Ihre Begabung ist nicht so offensichtlich. Oder: offensichtlich nur für Eingeweihte. Für Kennerinnen und Kenner. Wahrscheinlich stehen sie nicht in einem Labor. Ob sie mit dem Pinsel umgehen können? Seien Sie tapfer: Wohl eher nicht so. Ob sie eine Stradivari zu schätzen wissen? Hm.

Und doch haben sie ihre Begabung. Erkennbar wie gesagt fast nur für Eingeweihte.

Ein Beispiel: Ich war Mitglied in einem Verband, der das Wort „Wirtschaft“ in seinem Namen trägt. Es ging um ein Thema, das alle Menschen bewegt. Wirklich alle. Wirklich jeden. Es ging um Politik. Und um den Anlauf zu einem neuen Gesetz. Man diskutierte. Und fragte sich, wie man denn überzeugend argumentieren könnte.

Ich erwähnte den Gedanken einer Befragung. Sie kennen das: In jeder grösseren Stadt stehen diese Interviewer auf der grossen Einkaufsstrasse und wollen wissen, welche Zahnpasta, welches Waschmittel, welche Automarke Sie bevorzugen. Strasseninterviews nennen wir das. Wir, das sind meine Kolleg*innen aus der Marktforschung und ich. Ich hatte damals ein Institut für Markt- und Kommunikationsforschung. Unsere Klienten aus der Politik und Wirtschaft waren bekannt und angesehen und wir waren stolz darauf, für sie forschen zu dürfen.

In meinem Verband war das bekannt.

Ja. Sagte man: Eine Befragung auf der Strasse ist ein überzeugendes Argument. Wir – wer auch immer „wir“ sein sollte – wir stellen uns auf die Strasse und befragen die Menschen. Und dann geben wir – und das war der Sinn der Sache – das Ergebnis an den OB der Stadt. Einer von meinen Kollegen im Verband meinte dann: Ob wir wohl 50 Menschen dazu bewegen können, mit uns zu reden?

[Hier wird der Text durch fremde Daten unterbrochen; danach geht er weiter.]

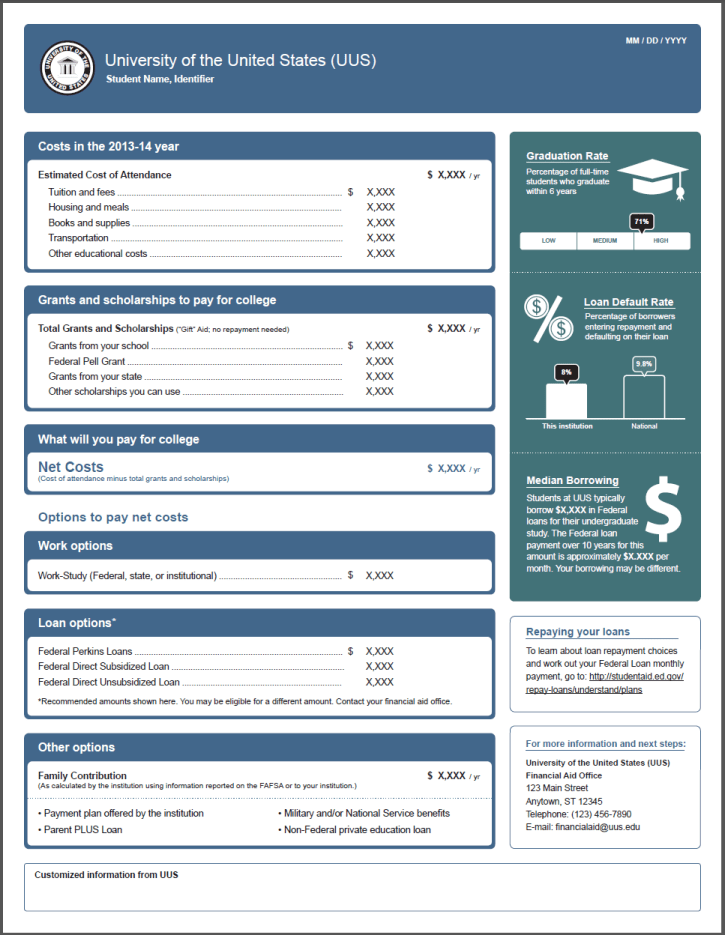 Financial Aid Shopping Sheet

Wie, sagte ich: 50 Menschen?

Ja. Sagten die anderen. 50 Menschen wäre eine tolle Sache.

Klar sind 50 Menschen eine tolle Sache. Aber: Wie wollen wir einen OB mit den Stimmen von 50 Menschen motivieren, ein neues Gesetz in Gang zu bringen? Nach einer halben Stunde hatte man sich auf 100 Menschen geeinigt. Mit dem Zusatz: Ob wir das wohl schaffen werden?

Warum so zaghaft?

Die Jungs und Mädels, die hier zusammen sassen, waren die Menschen, die täglich über Millionen entschieden. Ihre Denkweisen waren nicht 100 oder 1.000. Es waren 1.000.000 und mehr!

Mir war klar, dass ich meine lieben Kolleginnen und Kollegen jetzt schockieren musste. Nicht weil ich Schocks mag – aber ich musste ihnen schon sagen, wie so etwas in der Realität funktioniert. Dass man an den verantwortlichen Stellen – sorry – 100 Menschen als Beweis nicht gelten lassen wird. Man wird schmunzeln und zur Tagesordnung übergehen.

Noch bevor ich den Gedanken: „Wie sag‘ ich es das denn jetzt?“ zu einem Satz modellieren konnte, war es raus:

1.000 INTERVIEWS!
1.000 Interviews?

Das Entsetzen war gross. Nur unser Präsident war begeistert. Und dann ging das los, was zumeist los geht, wenn ein Hochbegabter – eine Hochbegabte – eine Idee und einen Weg vor Augen hat: GEHT NICHT! FUNKTIONIERT NICHT! SCHAFFEN WIR NICHT! WIR SIND DOCH NICHT VERRÜCKT! WER SOLL DAS DENN ALLES ZAHLEN?

Ich hörte mir das eine Stunde an, während ich das Konzept schrieb, die Umsetzung des Konzepts plante und einen Entwurf für den Fragebogen entwarf. Unser Präsident hatte mich aus den Augenwinkeln beobachtet und rief mich auf – nach vorne zu kommen und die Einzelheiten zu präsentieren. Gesagt. Getan.
Wir fanden über 50 Mitglieder aus dem Wirtschafts-Verband, die mitmachten. Manager*innen, die ich mit meinem Team für diesen Einsatz schulte. Es waren wohl die Interviewer*innen mit den höchsten Stundenlöhnen, die hier und heute ehrenamtlich auf die Strasse gingen und sehr mutig die Menschen nach ihrer Meinung befragten.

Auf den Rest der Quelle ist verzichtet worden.